**Selected extract**
--
The Dubai Film Festival Diaries: Why I Come Back to DIFF Time and Time Again


This year, I came to Dubai with a chip on my shoulder. I think watching from afar as the Arab world self implodes and decisions are made based on the currencies of fear and politics made me angry. I love this Region and you know what they say about hate being the opposite of love... I easily found myself there during the days leading up to the Dubai International Film Festival.

But then, something magical happened.

A few days before DIFF started, in Dubai I met some Iranian women in an elevator at a mall. We exchanged polite glances, shook hands, me struggling to even remember the Farsi word for "hello" while they used all the English they knew to say to me "come to Iran! We are very nice to tourists!" As I walked away from this fortuitous meeting, I smiled to myself.

Dubai had already started to cast its spell on me.

The next day, when I stepped into a taxi, the Pakistani driver started with the usual chit chat. "Madam, where do you come from?" Italy, I answered. Because "I was born in Italy, my father is German, and I lived most of my life in the US" is just too long and boring an explanation. He looked at my nose ring through his rearview mirror and puzzled, he continued, "but Madam, you are sure you don't also have some Pakistani blood?" I thanked him, that's a real compliment considering the beauty of some Pakistani women and their inner strength. And I smiled to myself once again, the Dubai magic almost complete.
--
**Dataset excerpt**
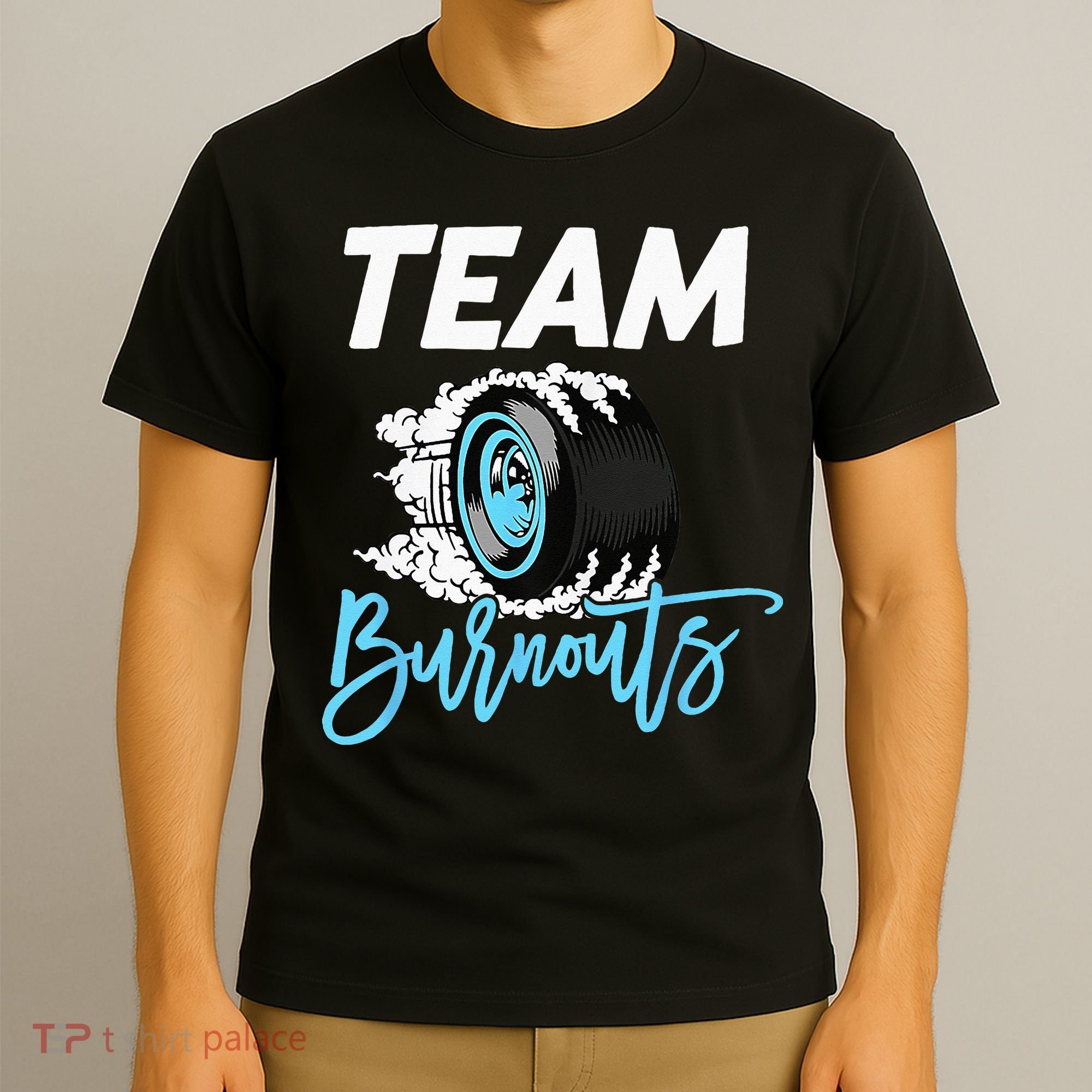 Burnouts Or Bows Team Boy Team Girl Gender Reveal T-Shirt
--
**What you will do**
Resume the Dubai film festival diary from the point where it stops. The material is not needed for this.

**Answer for this exercise**
Then it was time for the festival I anticipate all year round, with bated breath, the Dubai International Film Festival, which this time celebrates its 13th edition. Lucky Thirteen. At registration, I was handed a useful black shoulder bag with a ladybug design, while colleagues got ones decorated with drawn horseshoes, and the festival logo this year (more about it and its designer on a later blog) incorporates a "nazar" -- a Turkish eye-shaped amulet believed to protect against the evil eye. "Prepare Yourself" is the festival's tagline. And prepare ourselves we shall, to combat all that is wrong with the world.

Before I even set foot inside the Jumeirah Arena for the Opening Ceremony of the festival and the screening of John Madden's Miss Sloane, this year's opening film, DIFF had once again made me a believer. A believer in the good of cinema, the hope for humanity and the possibility that we could all, somewhere, somehow, get along.

The celebration kicked off with DIFF Chairman Abdulhamid Juma making his annual opening speech, something I also await because it helps set the tone for the whole festival. "Peace, Tolerance" Juma started, "along with cinema innovation, are the future." Again referencing this "Lucky 13" he reminded the audience of the true melting pot aspect of Dubai. If you haven't been here, you'll never get to experience how hundreds of different nationalities, ethnic groups, and tribes can get along, forming a puzzle of expertise and compromises that moves along in a wave of peaceful coexistence.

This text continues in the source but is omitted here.